StandardAnalyzer does not index pure numbers. It will index alphanumeric
tokens and numbers that are connected with one of: "_"|"-"|"/"|"."|"," If
you wish to index pure numbers you might want to add another regex to
StandardAnalyzer that recognizes a series of digits - don't forget to add
the new token type to the grammar lower in the StandardTokenizer.jj file.

Thanks for taking time to answer me. The problem is that I'm not allowed
to post code due to a confidentiality contract that I was required to sign.
I'll try to see if I can get a special permission to post code since I'm
wasting so much time trying to find the answer to this.

I tried looking for each time the query is touched and numbers are still
present in the query. I don't know if it's the analyzer, but if it was,
woundl't the numbers be cut out of the index completely ? As I said in my
1st post, they are "findable" with Lukeall. If I read right, the
FrenchAnalyzer included in lucene is supposed to be based on
StandardAnalyzer so I really fail to see what is going wrong. Might it be
the fact that the tokenizer used is Stringtokenizer and not Tokenstream ?
The numbers are tokenized, and in the returned query they are present....

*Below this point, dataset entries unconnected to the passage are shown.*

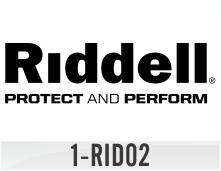 1-RID02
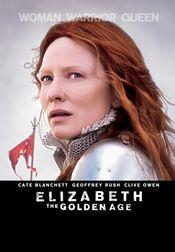 Poster Elizabeth: The Golden Age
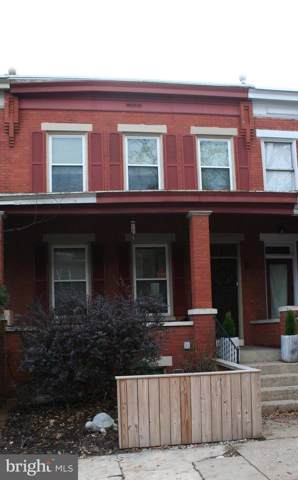 522 N Plum Street, LANCASTER, PA 17602 (#PALA143448) :: The John Kriza Team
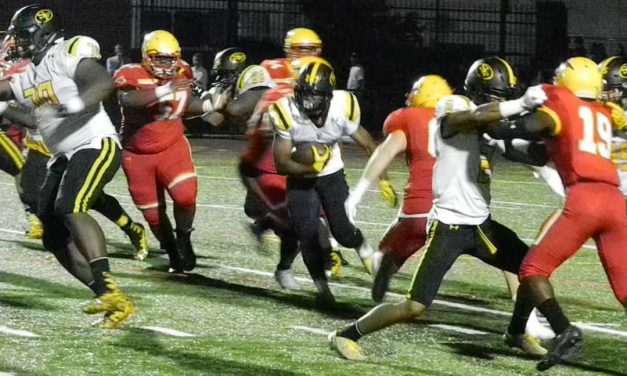 St. Frances remains eye-to-eye with DeMatha in state football poll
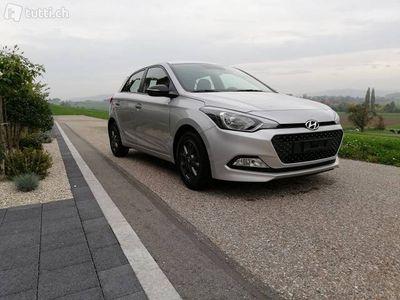 gebraucht Hyundai i20 1.2 2018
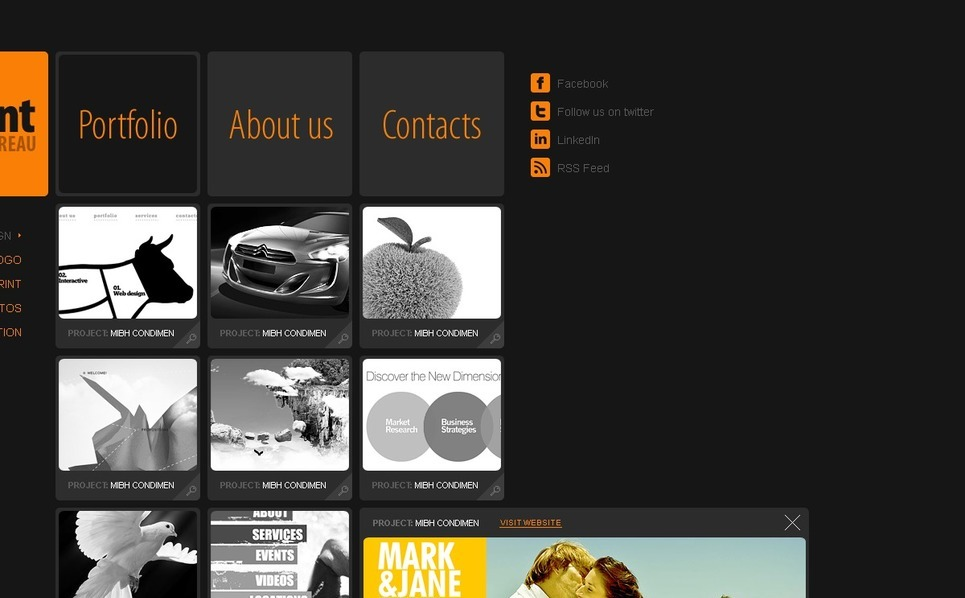 Szablon PSD #56507 na temat: studio projektowe New Screenshots BIG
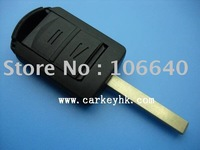 Good quality Opel Corsa 2 buttons remote key blank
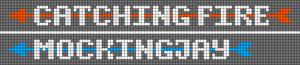 Alpha pattern #11792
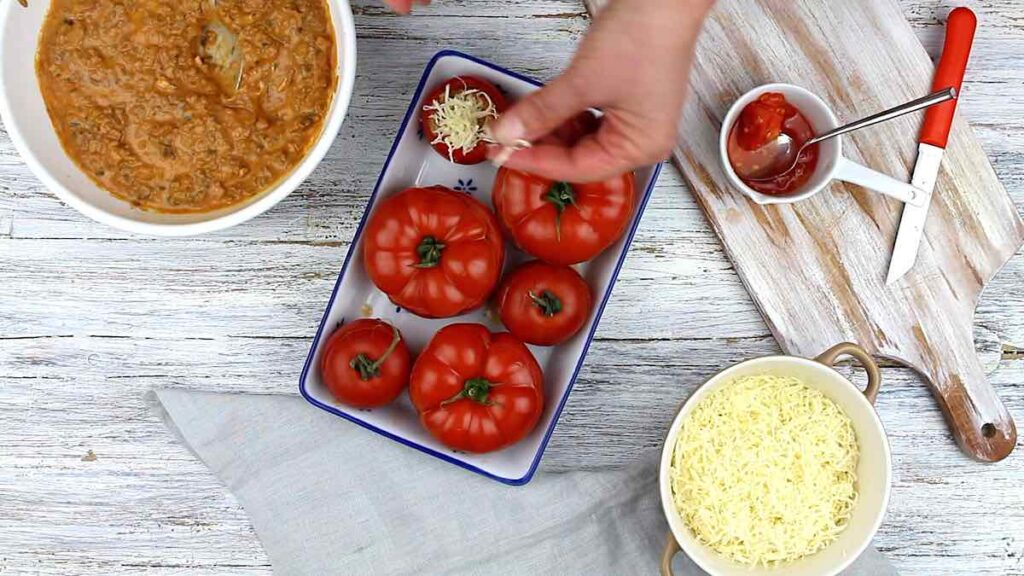 Keto Tomato Recipes filling with cheese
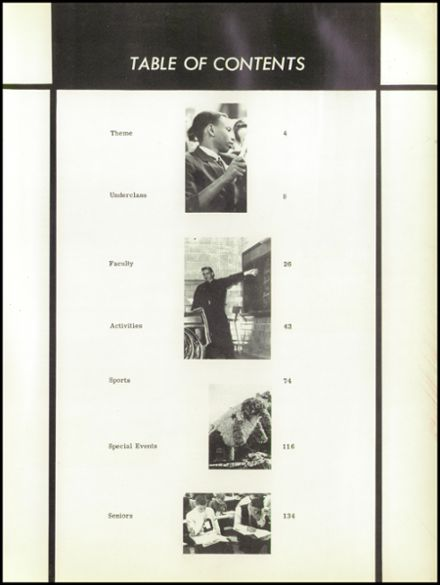1966 University of Detroit High School Yearbook Page 7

I really don't know where they get zapped out of existence...

Thanks again for helping.

Hard to tell without seeing any code.  Perhaps numbers are being removed
from the query string
during search.
Make sure the same or at least "compatible" Analyzer is used during both
indexing and querying.
Grab the code from Lucene in Action .... hm, may be down at
the moment, but
that's where you can get the code normally.  The code includes some
classes that let you run
a query string through a set of Analyzers and see how each of them behaves
and what it does
to a query.


Hi, I recently started an internship and I've been asked to fix their
search engine so numbers are searched. At first, I thought it was the
Analyzer that wasn't working right, but we're using StandardAnalyzer and
the numbers are indexed (I checked with Lukeall). Then I thought they
are not tokenized during the search, but they are. They just seem to be
ignored for some reason. Did anyone experienced something similar ? If
so, how can I fix this ? It's probably something that would jump in my
face if it was alive, but I just can't see it. Can anyone help me ? It
would be very much appreciated.